In January, Raj Aseervatham published a thought-provoking book entitled Leading Tomorrow: How Effective Leaders Change Paradigms, Build Responsible Brands, and Transform Employees, which addresses the evolving expectations of the stakeholders -- such as, customers, investors, society, governments, and employees -- regarding businesses and their products and how leadership must respond. These stakeholders are increasingly making choices about if or how they support businesses – through the purchase of their products and services, shareholdings and financing, regulatory approvals, and even experiences working for them – based on not just what a business does, but how it does it.
Raj's book considers how the emerging generation of leaders must change paradigms and transform their employees to do more than just operate a business. It examines how to effect culture shifts that are necessary to innovate businesses so that they simultaneously meet market needs while meeting stakeholder expectations on concerns as varied as ethical business conduct, labor practices, climate change, responsible use of diminishing natural resources, and contribution to socio-economic challenges in their market catchments.
When I spoke with Raj this month, I asked him: "How are stakeholder expectations changing regarding supporting businesses? What paradigms must leaders change to meet these new expectations?"
Here is his complete answer:
The three most significant support groups for successful businesses are customers, investors, and employees. These stakeholder groups are part of a larger ecosystem; our increasingly interconnected, increasingly knowledgeable society, and the communities of which we are a part.

→ **Source material**:
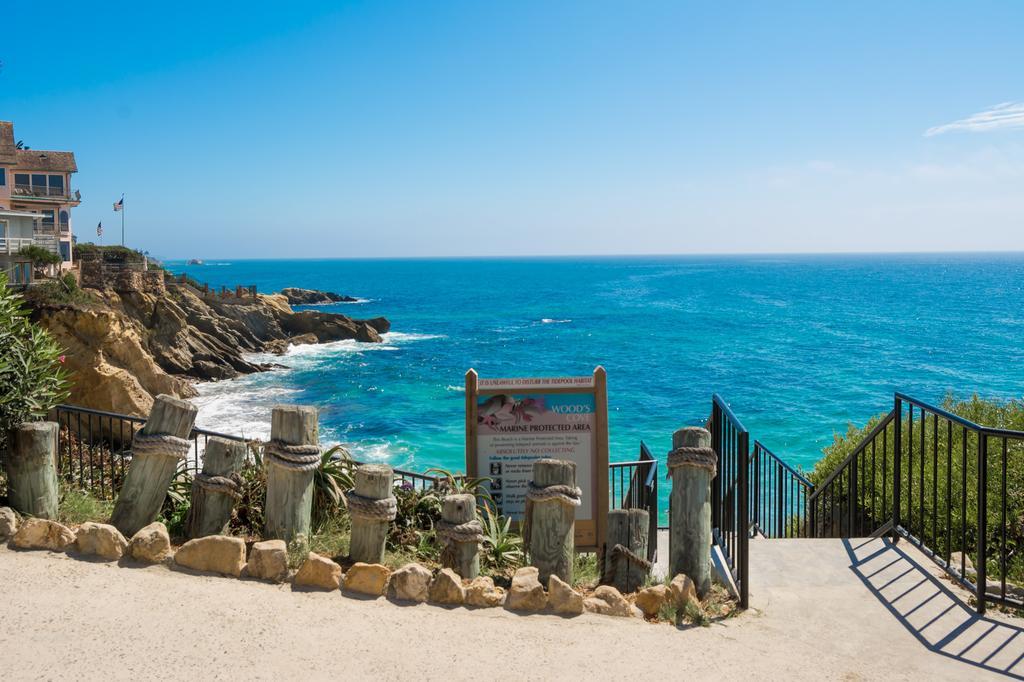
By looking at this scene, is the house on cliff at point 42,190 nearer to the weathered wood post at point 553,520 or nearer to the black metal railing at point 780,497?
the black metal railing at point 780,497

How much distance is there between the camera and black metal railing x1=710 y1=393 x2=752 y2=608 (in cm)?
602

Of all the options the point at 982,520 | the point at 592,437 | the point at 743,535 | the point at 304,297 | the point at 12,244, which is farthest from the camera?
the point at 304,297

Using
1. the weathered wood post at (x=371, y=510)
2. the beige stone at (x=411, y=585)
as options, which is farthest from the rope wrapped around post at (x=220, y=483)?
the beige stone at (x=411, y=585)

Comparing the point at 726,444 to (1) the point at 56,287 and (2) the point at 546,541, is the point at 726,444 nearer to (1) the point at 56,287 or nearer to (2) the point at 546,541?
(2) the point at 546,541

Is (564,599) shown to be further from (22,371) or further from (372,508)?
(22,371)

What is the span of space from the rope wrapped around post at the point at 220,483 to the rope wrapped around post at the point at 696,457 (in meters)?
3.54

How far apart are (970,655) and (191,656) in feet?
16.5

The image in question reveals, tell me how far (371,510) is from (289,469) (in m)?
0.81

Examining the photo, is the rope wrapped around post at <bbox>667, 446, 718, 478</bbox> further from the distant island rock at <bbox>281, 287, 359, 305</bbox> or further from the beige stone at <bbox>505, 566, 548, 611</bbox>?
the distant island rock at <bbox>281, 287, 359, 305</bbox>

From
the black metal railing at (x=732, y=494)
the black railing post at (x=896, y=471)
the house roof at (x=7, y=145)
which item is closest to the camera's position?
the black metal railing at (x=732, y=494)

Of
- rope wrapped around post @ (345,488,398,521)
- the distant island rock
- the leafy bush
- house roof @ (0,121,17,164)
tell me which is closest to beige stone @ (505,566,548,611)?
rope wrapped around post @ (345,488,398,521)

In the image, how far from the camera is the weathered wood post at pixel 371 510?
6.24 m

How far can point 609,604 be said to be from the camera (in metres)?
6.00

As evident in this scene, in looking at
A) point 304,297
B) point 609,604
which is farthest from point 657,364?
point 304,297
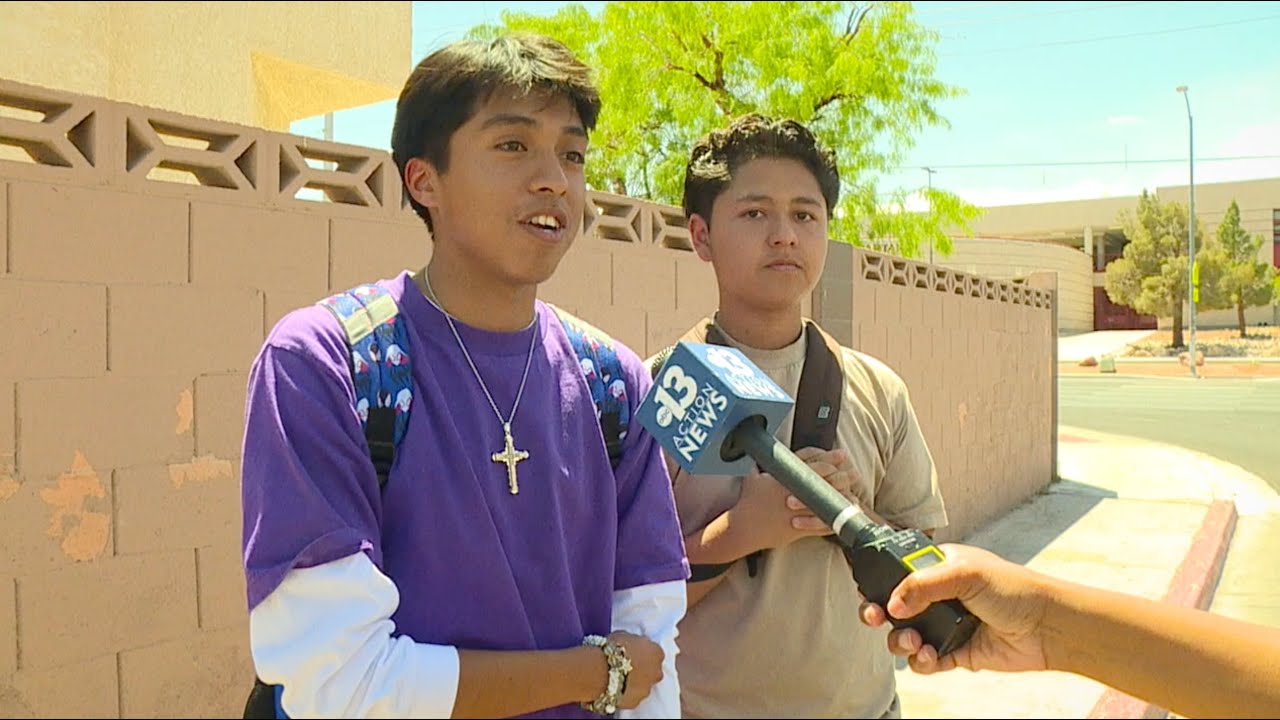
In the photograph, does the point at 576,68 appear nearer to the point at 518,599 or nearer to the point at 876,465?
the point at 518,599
--
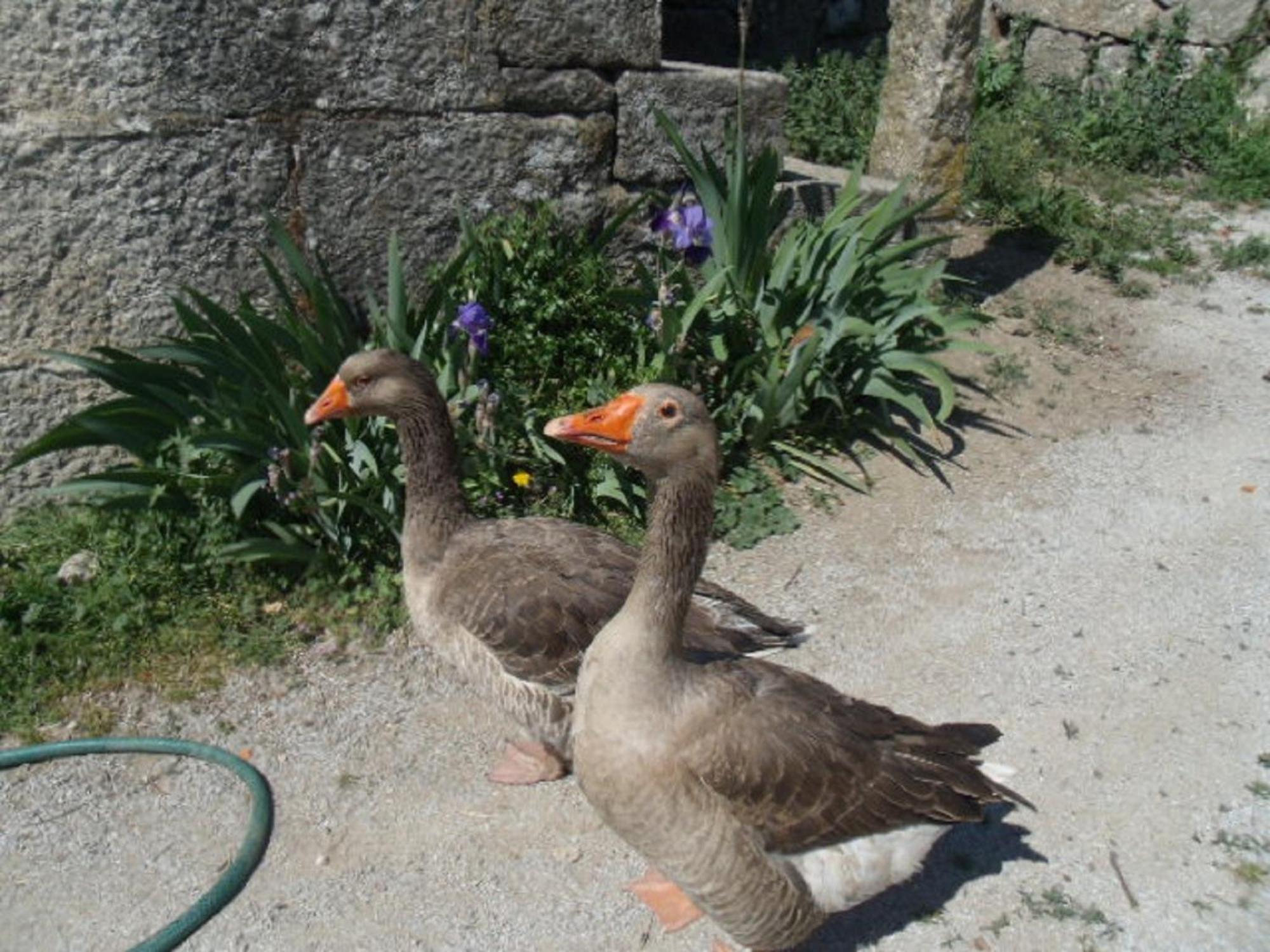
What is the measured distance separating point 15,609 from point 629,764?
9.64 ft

→ **What to work on**: Continue the piece on stakeholder expectations and leadership from its last sentence onward.

→ **Exercise result**:
Societal awareness of the environmental, social and governance (ESG) problems that society faces grows daily. As the world’s population increases, these problems grow and exacerbate each other. Climate change, ecological breakdown, water contamination, air pollution, pandemics, corruption, infractions of human rights in the supply chain, gender and cultural discrimination, and many others take a compounding toll on society.
Unsurprisingly, an increasing proportion of stakeholders demand to know what businesses are doing to diminish these problems. They disassociate from those businesses that worsen the problems and migrate to better-performing competitors. Their insights improve continually. Greenwashing and PR are more easily seen through.
As this awareness extends across and deepens within society, customers, investors and employees are making more informed choices about who they will buy from, who they will invest in, and who they will purposefully work for. These trends amplify as older generations give way to younger generations and new values supersede old ones. Commodity markets, money markets, and human resource markets adapt to these inexorable trends.
Business leaders are seeing these ESG issues as the new frontier of strategic management. Responsible businesses are more likely to sustainably prosper.
Leaders must now understand the myriad issues and own the most important ones in the context of their business stakeholders and business strategy. Then they must authentically lead their employees to meet or exceed rapidly changing stakeholder expectations of responsible business practice. Growing and harnessing such societally attuned business cultures will increasingly define successful business leaders.
Like any journey of authentic and
transformative leadership, the first steps are taken within the leader. This
book provides illumination to guide those first critical steps to leading
tomorrow.
What do you think of Raj's perspective? Have you seen a shift in your customers' and stakeholders' expectations? What steps are you taking to address these new expectations?